No oncologic adverse effects were detected in meta-analyses (9-13). The thoracoscopic approach did not negatively affect the quality of mediastinal dissection, retrieval of mediastinal nodes, or survival. In our experience, survival after thoracoscopic oesophagectomy was 92%, 88%, 69%, 52% and 27% at 5 years for pStage 0, 1, 2, 3, and 4, respectively (Figure 26). The indication was the same as that for open surgery and perioperative treatment consisted of neoadjuvant and/or adjuvant chemotherapy. Although the data are retrospective, survival was favorable compared with that after open oesophagectomy and similar to that for gastric cancer. However, the evidence of oncologic superiority of thoracoscopy over open surgery is still being evaluated with pragmatic randomized controlled trials.

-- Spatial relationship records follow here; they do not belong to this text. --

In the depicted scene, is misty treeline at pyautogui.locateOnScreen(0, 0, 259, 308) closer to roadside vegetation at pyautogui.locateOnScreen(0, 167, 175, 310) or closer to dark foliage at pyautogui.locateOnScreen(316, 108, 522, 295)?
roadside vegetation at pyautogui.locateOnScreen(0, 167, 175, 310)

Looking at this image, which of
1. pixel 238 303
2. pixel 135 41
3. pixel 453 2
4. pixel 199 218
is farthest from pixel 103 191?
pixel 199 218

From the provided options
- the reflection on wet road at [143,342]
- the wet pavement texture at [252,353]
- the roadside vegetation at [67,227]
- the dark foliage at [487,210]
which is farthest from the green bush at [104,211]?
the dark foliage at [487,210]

The quality of dissection has improved with increased understanding of the mediastinal anatomy in vivo under magnified view. The novel anatomical knowledge enhanced through thoracoscopy can serve as feedback for open surgery to improve the quality of mediastinal dissection. In this chapter, the microanatomy usually recognized in the treatment of non radiated patients is presented. It is supposed that in patients undergoing neoadjuvant treatment, especially radiation, the fine anatomy may become obscure because of mediastinal fibrosis. Even so, understanding of the innate microanatomy is essential to ultimately perform the ideal oesophagectomy, even in patients after neoadjuvant therapy.
Conflicts of Interest: The authors have no conflicts of interest to declare.